Oh, and could you please try to higlight your code examples with the “< >” Button in the editor? It’s very hard to read this way.
Yes, and that’s what I mean, why (not code wise, but logically) does the first case match all? After all, the array of actions it should match is empty, so it shouldn’t match any action.
The default is to use “any” for every parameter you don’t specify/leave empty. That makes much sense, because otherwhise you’d always have to specify all availableparameters (like roles, ips, verbs, …). So if you’re not satisfied with your first rule, why not leave it away?
I know it’s by implementation, that’s why I’m not saying it’s a bug, but I think the behavior isn’t correct either.
The point is, I’m saying that if you specify any array and don’t leave it undefined, that’s different, then it should be checked if the action is in the array, it should not be substituted by “any.” If it happens to be the empty array, then obviously this check has to fail. This is the only logical behavior, and while I’m not experienced with either PHP or Yii, I do feel competent to judge this by my scientific background
Also “just leaving out” is of course a solution, but that’s like solving a bug by “just doing something else.” The array might be automatically generated, for example, and so on.
I think i understand what you mean, but still i wouldn’t agree.

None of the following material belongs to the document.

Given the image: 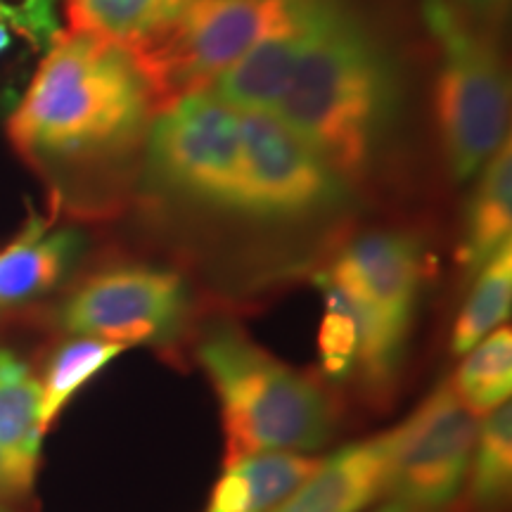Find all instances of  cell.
<instances>
[{"instance_id":"obj_1","label":"cell","mask_w":512,"mask_h":512,"mask_svg":"<svg viewBox=\"0 0 512 512\" xmlns=\"http://www.w3.org/2000/svg\"><path fill=\"white\" fill-rule=\"evenodd\" d=\"M159 110L152 86L124 48L86 34H57L8 119V138L43 169H79L126 157L145 143Z\"/></svg>"},{"instance_id":"obj_2","label":"cell","mask_w":512,"mask_h":512,"mask_svg":"<svg viewBox=\"0 0 512 512\" xmlns=\"http://www.w3.org/2000/svg\"><path fill=\"white\" fill-rule=\"evenodd\" d=\"M401 95L392 53L344 0L271 114L351 185L382 155L399 121Z\"/></svg>"},{"instance_id":"obj_3","label":"cell","mask_w":512,"mask_h":512,"mask_svg":"<svg viewBox=\"0 0 512 512\" xmlns=\"http://www.w3.org/2000/svg\"><path fill=\"white\" fill-rule=\"evenodd\" d=\"M197 361L221 406L223 465L264 453H313L330 441L335 408L328 392L235 323L209 325Z\"/></svg>"},{"instance_id":"obj_4","label":"cell","mask_w":512,"mask_h":512,"mask_svg":"<svg viewBox=\"0 0 512 512\" xmlns=\"http://www.w3.org/2000/svg\"><path fill=\"white\" fill-rule=\"evenodd\" d=\"M422 19L439 50L434 117L441 150L451 176L470 181L508 138L510 86L501 50L460 0H425Z\"/></svg>"},{"instance_id":"obj_5","label":"cell","mask_w":512,"mask_h":512,"mask_svg":"<svg viewBox=\"0 0 512 512\" xmlns=\"http://www.w3.org/2000/svg\"><path fill=\"white\" fill-rule=\"evenodd\" d=\"M358 328L356 370L368 392L396 382L422 287V252L411 235L377 230L344 249L323 278Z\"/></svg>"},{"instance_id":"obj_6","label":"cell","mask_w":512,"mask_h":512,"mask_svg":"<svg viewBox=\"0 0 512 512\" xmlns=\"http://www.w3.org/2000/svg\"><path fill=\"white\" fill-rule=\"evenodd\" d=\"M313 0H200L174 24L126 50L152 86L157 105L204 91L256 43Z\"/></svg>"},{"instance_id":"obj_7","label":"cell","mask_w":512,"mask_h":512,"mask_svg":"<svg viewBox=\"0 0 512 512\" xmlns=\"http://www.w3.org/2000/svg\"><path fill=\"white\" fill-rule=\"evenodd\" d=\"M145 150L159 188L238 214L242 112L226 105L211 88L159 107L145 136Z\"/></svg>"},{"instance_id":"obj_8","label":"cell","mask_w":512,"mask_h":512,"mask_svg":"<svg viewBox=\"0 0 512 512\" xmlns=\"http://www.w3.org/2000/svg\"><path fill=\"white\" fill-rule=\"evenodd\" d=\"M351 185L275 114L242 112L238 214L304 221L347 200Z\"/></svg>"},{"instance_id":"obj_9","label":"cell","mask_w":512,"mask_h":512,"mask_svg":"<svg viewBox=\"0 0 512 512\" xmlns=\"http://www.w3.org/2000/svg\"><path fill=\"white\" fill-rule=\"evenodd\" d=\"M188 285L166 268L128 264L91 275L69 294L57 323L72 337L136 344H166L188 316Z\"/></svg>"},{"instance_id":"obj_10","label":"cell","mask_w":512,"mask_h":512,"mask_svg":"<svg viewBox=\"0 0 512 512\" xmlns=\"http://www.w3.org/2000/svg\"><path fill=\"white\" fill-rule=\"evenodd\" d=\"M406 437L384 498L444 512L463 491L477 420L460 406L451 384H439L406 420Z\"/></svg>"},{"instance_id":"obj_11","label":"cell","mask_w":512,"mask_h":512,"mask_svg":"<svg viewBox=\"0 0 512 512\" xmlns=\"http://www.w3.org/2000/svg\"><path fill=\"white\" fill-rule=\"evenodd\" d=\"M342 5L344 0H313L309 8L230 64L209 88L233 110L271 114L283 100L299 62Z\"/></svg>"},{"instance_id":"obj_12","label":"cell","mask_w":512,"mask_h":512,"mask_svg":"<svg viewBox=\"0 0 512 512\" xmlns=\"http://www.w3.org/2000/svg\"><path fill=\"white\" fill-rule=\"evenodd\" d=\"M406 422L342 446L271 512H366L384 498Z\"/></svg>"},{"instance_id":"obj_13","label":"cell","mask_w":512,"mask_h":512,"mask_svg":"<svg viewBox=\"0 0 512 512\" xmlns=\"http://www.w3.org/2000/svg\"><path fill=\"white\" fill-rule=\"evenodd\" d=\"M83 249L81 233L50 228L31 216L15 240L0 249V306H19L46 297L67 278Z\"/></svg>"},{"instance_id":"obj_14","label":"cell","mask_w":512,"mask_h":512,"mask_svg":"<svg viewBox=\"0 0 512 512\" xmlns=\"http://www.w3.org/2000/svg\"><path fill=\"white\" fill-rule=\"evenodd\" d=\"M479 181L465 211V230L458 247V266L467 278L498 249L510 245L512 235V147L510 138L477 171Z\"/></svg>"},{"instance_id":"obj_15","label":"cell","mask_w":512,"mask_h":512,"mask_svg":"<svg viewBox=\"0 0 512 512\" xmlns=\"http://www.w3.org/2000/svg\"><path fill=\"white\" fill-rule=\"evenodd\" d=\"M320 463L323 458L306 453H264L226 465L204 512H271Z\"/></svg>"},{"instance_id":"obj_16","label":"cell","mask_w":512,"mask_h":512,"mask_svg":"<svg viewBox=\"0 0 512 512\" xmlns=\"http://www.w3.org/2000/svg\"><path fill=\"white\" fill-rule=\"evenodd\" d=\"M43 437L41 382L15 351L0 347V448L29 491L41 463Z\"/></svg>"},{"instance_id":"obj_17","label":"cell","mask_w":512,"mask_h":512,"mask_svg":"<svg viewBox=\"0 0 512 512\" xmlns=\"http://www.w3.org/2000/svg\"><path fill=\"white\" fill-rule=\"evenodd\" d=\"M200 0H67L74 34L133 50L174 24Z\"/></svg>"},{"instance_id":"obj_18","label":"cell","mask_w":512,"mask_h":512,"mask_svg":"<svg viewBox=\"0 0 512 512\" xmlns=\"http://www.w3.org/2000/svg\"><path fill=\"white\" fill-rule=\"evenodd\" d=\"M128 347L93 337H72L50 356L41 382V427L48 434L53 422L76 394L110 368Z\"/></svg>"},{"instance_id":"obj_19","label":"cell","mask_w":512,"mask_h":512,"mask_svg":"<svg viewBox=\"0 0 512 512\" xmlns=\"http://www.w3.org/2000/svg\"><path fill=\"white\" fill-rule=\"evenodd\" d=\"M512 306V242L475 273L463 309L451 330V354L465 356L486 335L501 328Z\"/></svg>"},{"instance_id":"obj_20","label":"cell","mask_w":512,"mask_h":512,"mask_svg":"<svg viewBox=\"0 0 512 512\" xmlns=\"http://www.w3.org/2000/svg\"><path fill=\"white\" fill-rule=\"evenodd\" d=\"M467 496L479 512H498L512 489V403L505 401L477 425L467 470Z\"/></svg>"},{"instance_id":"obj_21","label":"cell","mask_w":512,"mask_h":512,"mask_svg":"<svg viewBox=\"0 0 512 512\" xmlns=\"http://www.w3.org/2000/svg\"><path fill=\"white\" fill-rule=\"evenodd\" d=\"M465 361L453 375L451 389L472 418H484L512 392V332L498 328L486 335L463 356Z\"/></svg>"},{"instance_id":"obj_22","label":"cell","mask_w":512,"mask_h":512,"mask_svg":"<svg viewBox=\"0 0 512 512\" xmlns=\"http://www.w3.org/2000/svg\"><path fill=\"white\" fill-rule=\"evenodd\" d=\"M325 313L318 330L320 368L330 382H344L356 370L358 328L342 297L323 283Z\"/></svg>"},{"instance_id":"obj_23","label":"cell","mask_w":512,"mask_h":512,"mask_svg":"<svg viewBox=\"0 0 512 512\" xmlns=\"http://www.w3.org/2000/svg\"><path fill=\"white\" fill-rule=\"evenodd\" d=\"M48 46L19 5L0 0V102L8 95L10 74H15L31 53H41Z\"/></svg>"},{"instance_id":"obj_24","label":"cell","mask_w":512,"mask_h":512,"mask_svg":"<svg viewBox=\"0 0 512 512\" xmlns=\"http://www.w3.org/2000/svg\"><path fill=\"white\" fill-rule=\"evenodd\" d=\"M29 489L19 482V477L12 470V465L5 458L3 448H0V501H12V498H22L27 496Z\"/></svg>"},{"instance_id":"obj_25","label":"cell","mask_w":512,"mask_h":512,"mask_svg":"<svg viewBox=\"0 0 512 512\" xmlns=\"http://www.w3.org/2000/svg\"><path fill=\"white\" fill-rule=\"evenodd\" d=\"M368 512H427V510L415 508V505H411V503L396 501V498H384L380 505H375V508Z\"/></svg>"},{"instance_id":"obj_26","label":"cell","mask_w":512,"mask_h":512,"mask_svg":"<svg viewBox=\"0 0 512 512\" xmlns=\"http://www.w3.org/2000/svg\"><path fill=\"white\" fill-rule=\"evenodd\" d=\"M460 3H463L465 8H472V10H477V12H486V10L501 8L503 0H460Z\"/></svg>"},{"instance_id":"obj_27","label":"cell","mask_w":512,"mask_h":512,"mask_svg":"<svg viewBox=\"0 0 512 512\" xmlns=\"http://www.w3.org/2000/svg\"><path fill=\"white\" fill-rule=\"evenodd\" d=\"M0 512H10V510H8V505H5L3 501H0Z\"/></svg>"},{"instance_id":"obj_28","label":"cell","mask_w":512,"mask_h":512,"mask_svg":"<svg viewBox=\"0 0 512 512\" xmlns=\"http://www.w3.org/2000/svg\"><path fill=\"white\" fill-rule=\"evenodd\" d=\"M19 3H22V0H19Z\"/></svg>"}]
</instances>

You want your first rule to translate to:
Allow no actions.
But that’s not how it works. Instead you have to say
Deny all actions.
You can not create a deny rule with an allow rule. So if you want to deny something, you have to explicitely specify a deny rule. From the combination of allow + deny you then can create your complex authorization chain (similar to a firewall, look at iptables for example). So if you consider that, it’s only convenient to translate an empty list of allowed actions to “any” because nothing else would make sense: An allow rule with empty actions would be completely ignored.
Even if you still don’t agree, i guess you’ll have to get used to this. A change here would break backward compatibility and Yii tries to avoid such breaks whenever possible.
Yes, completely ignoring the rule would be the syntactically correct behavior as it does vacuously not apply to any action.
This sounds reasonable, in fact so reasonable that while I still think the behavior is confusing it’s better to stick to it. Maybe not for Yii 2.0 though.